**WORK TO BE COMPLETED**
Transcribe every entry word for word, but skip the images.
══ DATASET ══
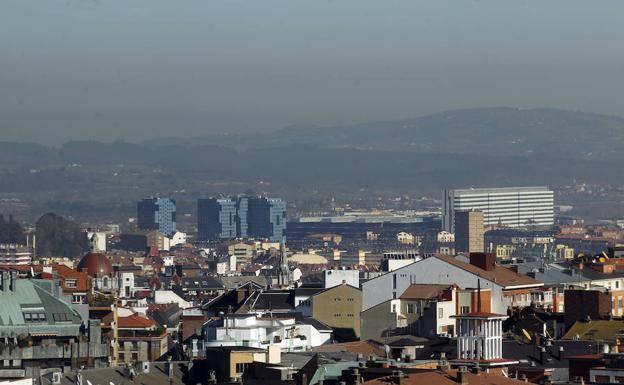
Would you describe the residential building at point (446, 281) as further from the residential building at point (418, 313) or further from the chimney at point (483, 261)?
the residential building at point (418, 313)

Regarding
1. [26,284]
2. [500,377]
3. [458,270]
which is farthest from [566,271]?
[500,377]

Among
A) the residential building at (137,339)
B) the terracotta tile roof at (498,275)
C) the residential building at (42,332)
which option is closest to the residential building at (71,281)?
the residential building at (137,339)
═══
**SOLUTION BELOW**
Would you describe the residential building at point (446, 281) as further from the residential building at point (418, 313) or further from the chimney at point (483, 261)?
the residential building at point (418, 313)

Regarding
1. [26,284]
2. [500,377]
3. [458,270]
which is farthest from [566,271]?
[500,377]

Among
A) the residential building at (137,339)
B) the terracotta tile roof at (498,275)
C) the residential building at (42,332)
which option is closest to the residential building at (71,281)?
the residential building at (137,339)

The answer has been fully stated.